Das Leben kommt ja auch von nichts
    Madame Rousseau saß rechts am Tisch, gegenüber ihr frisch vermählter Mann und dazwischen Celine, die kleine Tochter. Wir aßen selbst gebackenes Brot und lachten über Celines tollpatschige Essmanieren. Ich war fünfzehneinhalb Jahre alt und erlebte gerade den ersten Höhepunkt meines Lebens: weit weg von zu Hause zu sein, in einer normalen Familie mit Anstand und Liebe.
    Meine Jugend war eine Katastrophe. Ich bin als Stiefkind groß geworden. Meinen leiblichen Vater habe ich nie kennengelernt, und der zweite Mann meiner Mutter war unmöglich für mich. Er hat einfach nur Mitarbeit aus mir herausgesogen. Wenn ich aus der Schule kam, musste ich sofort für ihn strammstehen und in seiner Werkzeugfabrik blödsinnige Fließbandarbeit machen. Nie habe ich eine Streicheleinheit von ihm bekommen. Im Gegenteil, wenn ich nicht gehorchte, peng, hatte ich wieder eine Watschen.
    Eines Tages kriegte ich die Nachricht, dass ich bei einer Familie in der französischen Schweiz wohnen und in deren Bäckerei arbeiten könne. Das Einzige, was mir mein Stiefvater bei der Verabschiedung sagte, war: Du weißt, was du zu tun hast. Meine Mutter hatte mir fünf Franken mitgegeben. Geld war knapp gewesen, knapper geht’s gar nicht. Deshalb konnte sie mich vor meinem Stiefvater auch nie so richtig in Schutz nehmen. Sie musste zusehen, dass sie meinen älteren Bruder und mich aus erster Ehe irgendwie durchbrachte.

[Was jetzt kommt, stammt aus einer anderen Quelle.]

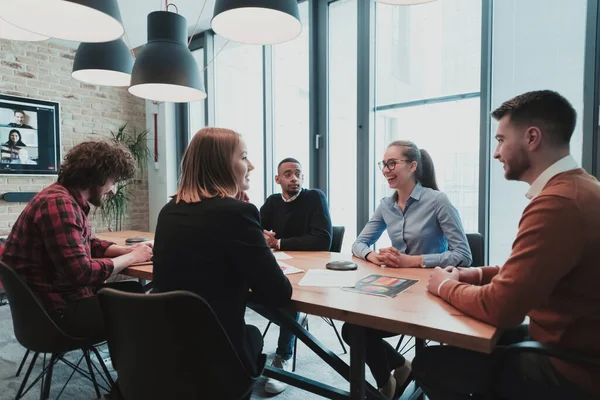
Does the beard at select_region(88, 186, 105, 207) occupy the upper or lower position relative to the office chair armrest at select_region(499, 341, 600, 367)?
upper

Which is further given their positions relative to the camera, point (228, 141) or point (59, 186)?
point (59, 186)

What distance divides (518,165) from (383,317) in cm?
67

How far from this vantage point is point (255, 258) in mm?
1238

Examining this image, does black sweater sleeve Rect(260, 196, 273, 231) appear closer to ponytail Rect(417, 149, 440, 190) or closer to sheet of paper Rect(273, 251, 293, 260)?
sheet of paper Rect(273, 251, 293, 260)

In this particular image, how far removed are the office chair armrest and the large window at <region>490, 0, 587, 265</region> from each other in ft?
6.11

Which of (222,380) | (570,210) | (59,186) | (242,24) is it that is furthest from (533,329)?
(59,186)

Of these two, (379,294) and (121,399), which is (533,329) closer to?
(379,294)

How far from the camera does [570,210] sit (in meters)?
1.06

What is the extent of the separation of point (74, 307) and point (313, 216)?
1447 mm

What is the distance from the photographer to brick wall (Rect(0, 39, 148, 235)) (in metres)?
4.43

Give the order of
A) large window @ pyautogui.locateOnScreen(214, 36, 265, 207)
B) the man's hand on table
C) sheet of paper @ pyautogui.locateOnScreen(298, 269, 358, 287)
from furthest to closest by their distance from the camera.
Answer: large window @ pyautogui.locateOnScreen(214, 36, 265, 207) < sheet of paper @ pyautogui.locateOnScreen(298, 269, 358, 287) < the man's hand on table

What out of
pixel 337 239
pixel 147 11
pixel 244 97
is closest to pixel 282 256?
pixel 337 239

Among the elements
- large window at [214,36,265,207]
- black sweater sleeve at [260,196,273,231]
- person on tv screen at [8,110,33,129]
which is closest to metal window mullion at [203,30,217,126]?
large window at [214,36,265,207]

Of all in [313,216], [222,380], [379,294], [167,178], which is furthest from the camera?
[167,178]
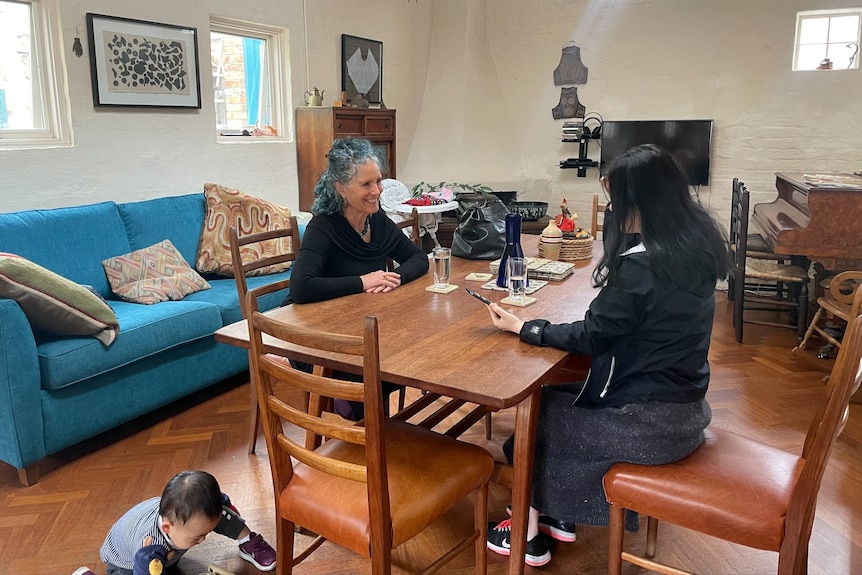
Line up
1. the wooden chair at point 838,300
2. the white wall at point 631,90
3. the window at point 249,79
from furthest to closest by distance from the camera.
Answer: the white wall at point 631,90 < the window at point 249,79 < the wooden chair at point 838,300

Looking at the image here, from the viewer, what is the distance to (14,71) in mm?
3361

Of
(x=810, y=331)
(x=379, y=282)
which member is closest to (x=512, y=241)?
(x=379, y=282)

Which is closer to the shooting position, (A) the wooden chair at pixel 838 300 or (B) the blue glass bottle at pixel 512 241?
(B) the blue glass bottle at pixel 512 241

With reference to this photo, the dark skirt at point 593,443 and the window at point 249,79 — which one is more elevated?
the window at point 249,79

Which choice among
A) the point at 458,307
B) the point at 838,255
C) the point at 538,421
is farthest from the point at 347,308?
the point at 838,255

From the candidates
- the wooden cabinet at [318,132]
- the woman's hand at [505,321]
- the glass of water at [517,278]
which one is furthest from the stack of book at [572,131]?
the woman's hand at [505,321]

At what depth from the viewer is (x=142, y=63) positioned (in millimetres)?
3721

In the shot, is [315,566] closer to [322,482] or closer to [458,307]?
[322,482]

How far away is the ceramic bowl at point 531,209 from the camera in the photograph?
5.71 metres

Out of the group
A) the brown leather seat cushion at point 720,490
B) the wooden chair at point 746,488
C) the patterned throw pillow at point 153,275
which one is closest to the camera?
the wooden chair at point 746,488

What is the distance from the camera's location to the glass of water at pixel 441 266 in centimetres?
218

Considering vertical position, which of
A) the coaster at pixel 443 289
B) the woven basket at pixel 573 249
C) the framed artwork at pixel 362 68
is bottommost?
the coaster at pixel 443 289

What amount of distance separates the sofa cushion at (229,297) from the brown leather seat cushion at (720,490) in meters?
2.20

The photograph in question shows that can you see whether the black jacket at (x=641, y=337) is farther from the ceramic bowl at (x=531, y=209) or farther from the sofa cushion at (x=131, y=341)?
the ceramic bowl at (x=531, y=209)
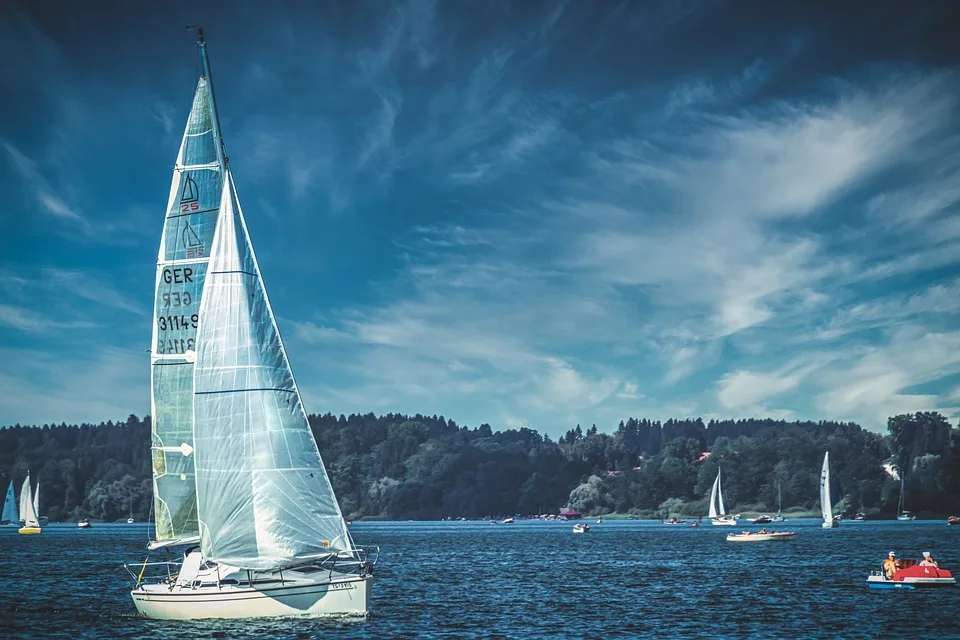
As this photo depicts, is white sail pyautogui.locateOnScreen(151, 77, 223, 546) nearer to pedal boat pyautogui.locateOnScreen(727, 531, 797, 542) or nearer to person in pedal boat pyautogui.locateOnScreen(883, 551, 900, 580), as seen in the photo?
person in pedal boat pyautogui.locateOnScreen(883, 551, 900, 580)

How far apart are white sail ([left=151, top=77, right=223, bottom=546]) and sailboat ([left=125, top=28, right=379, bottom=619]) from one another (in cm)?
27

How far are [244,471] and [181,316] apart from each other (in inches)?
388

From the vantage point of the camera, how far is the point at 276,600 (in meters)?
46.6

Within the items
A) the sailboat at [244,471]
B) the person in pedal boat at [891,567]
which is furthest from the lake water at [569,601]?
the sailboat at [244,471]

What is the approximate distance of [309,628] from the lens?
154 feet

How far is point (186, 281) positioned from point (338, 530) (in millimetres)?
15469

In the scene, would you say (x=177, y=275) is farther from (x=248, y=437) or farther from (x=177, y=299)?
(x=248, y=437)

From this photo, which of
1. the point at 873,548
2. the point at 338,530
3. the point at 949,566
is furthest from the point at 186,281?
the point at 873,548

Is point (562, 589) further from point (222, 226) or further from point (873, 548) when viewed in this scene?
point (873, 548)

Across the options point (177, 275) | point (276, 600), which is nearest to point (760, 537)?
point (276, 600)

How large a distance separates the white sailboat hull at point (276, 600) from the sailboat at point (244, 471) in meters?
0.05

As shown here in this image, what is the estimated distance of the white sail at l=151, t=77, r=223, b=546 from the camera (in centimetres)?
5266

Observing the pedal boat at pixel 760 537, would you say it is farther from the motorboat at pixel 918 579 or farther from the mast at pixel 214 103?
the mast at pixel 214 103

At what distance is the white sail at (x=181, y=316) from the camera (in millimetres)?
52656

    Das Wichtigste im Leben waren mir Freiheit und Sicherheit. Ich hatte einen unbändigen Willen, selbstständig zu sein und eine Existenz aufzubauen, die mir niemand mehr nehmen konnte. Die habe ich dann auch erarbeitet, mit viel Schweiß. Mit fünfundzwanzig war ich Personalchef im Hotel Belle Vue Palast und mit siebenundzwanzig Direktor des Grand Hotel Regine im Grindelwald, ein Fünf-Sterne-Haus.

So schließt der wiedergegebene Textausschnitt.